§ **Instructions to follow**
Among the entries that follow, locate the line with "lapbook Owen" and the line with "Lesser Flamingos flocking". Output those lines and all lines in between, exactly, minus the pictures.

======== Input data ========

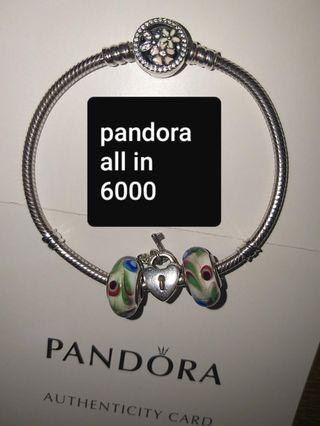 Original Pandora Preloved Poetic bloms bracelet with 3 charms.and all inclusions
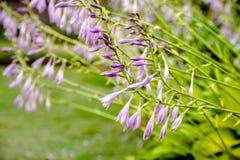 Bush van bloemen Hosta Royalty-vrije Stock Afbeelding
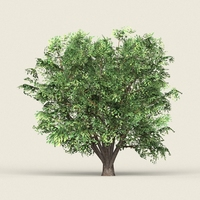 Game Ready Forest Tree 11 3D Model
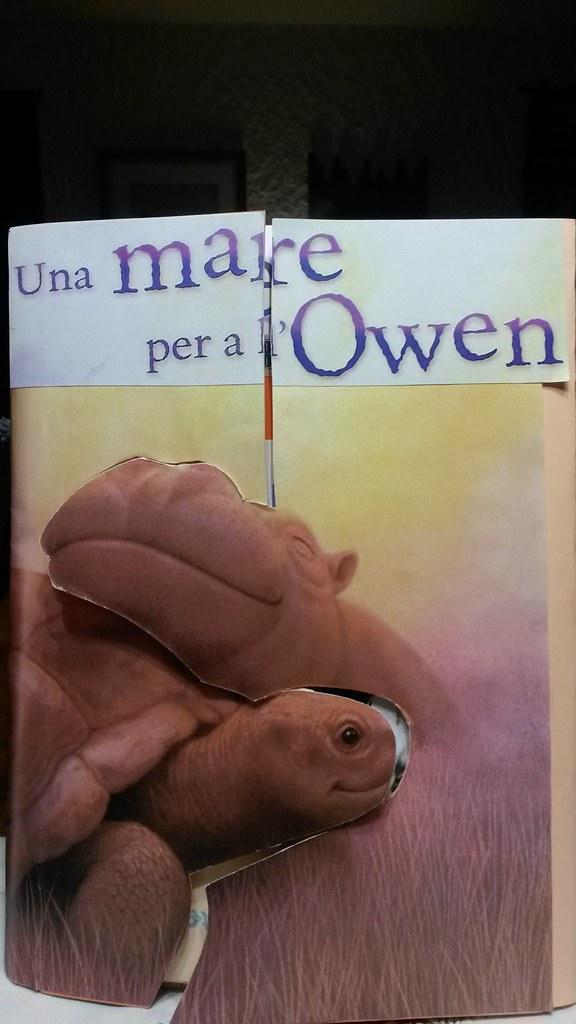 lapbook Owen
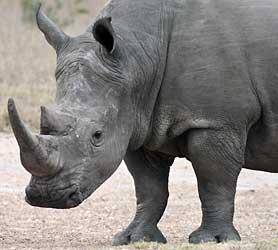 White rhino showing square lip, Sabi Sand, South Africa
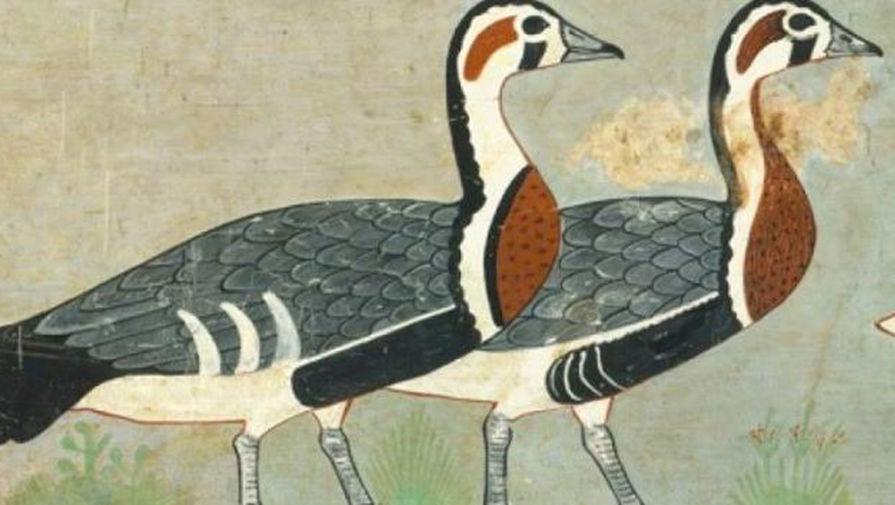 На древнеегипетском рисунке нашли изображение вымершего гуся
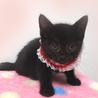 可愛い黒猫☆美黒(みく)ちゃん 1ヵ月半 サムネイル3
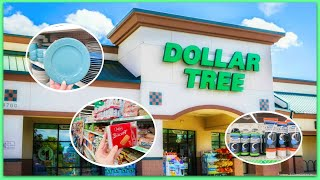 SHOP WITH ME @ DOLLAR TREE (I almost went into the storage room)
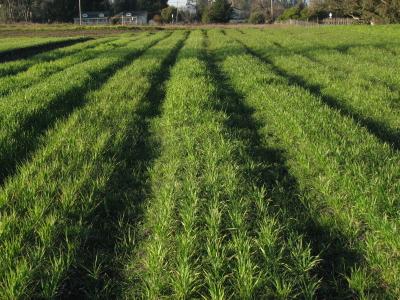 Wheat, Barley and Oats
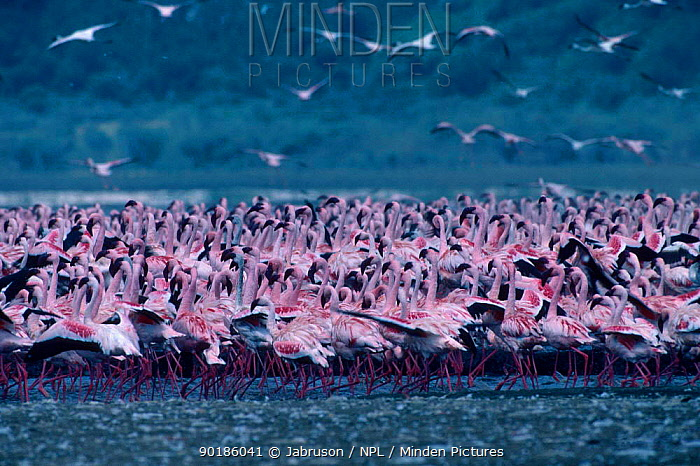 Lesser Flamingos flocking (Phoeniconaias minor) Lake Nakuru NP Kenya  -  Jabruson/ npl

========
======== Input data ========

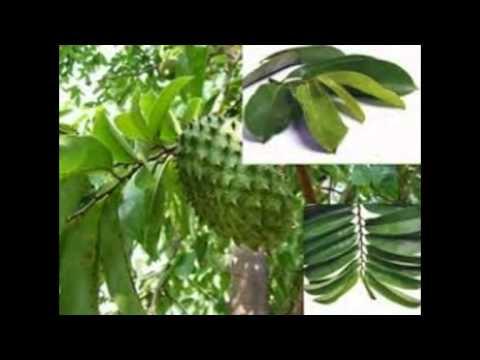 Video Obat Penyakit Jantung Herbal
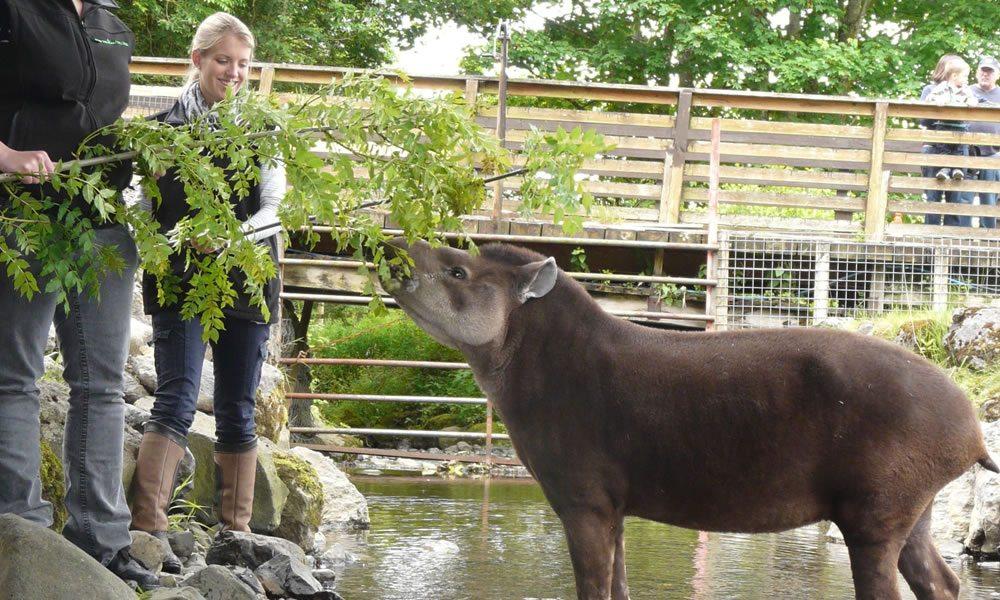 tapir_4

========

§ **Output below**
 lapbook Owen
 White rhino showing square lip, Sabi Sand, South Africa
 На древнеегипетском рисунке нашли изображение вымершего гуся
 可愛い黒猫☆美黒(みく)ちゃん 1ヵ月半 サムネイル3
 SHOP WITH ME @ DOLLAR TREE (I almost went into the storage room)
 Wheat, Barley and Oats
 Lesser Flamingos flocking (Phoeniconaias minor) Lake Nakuru NP Kenya  -  Jabruson/ npl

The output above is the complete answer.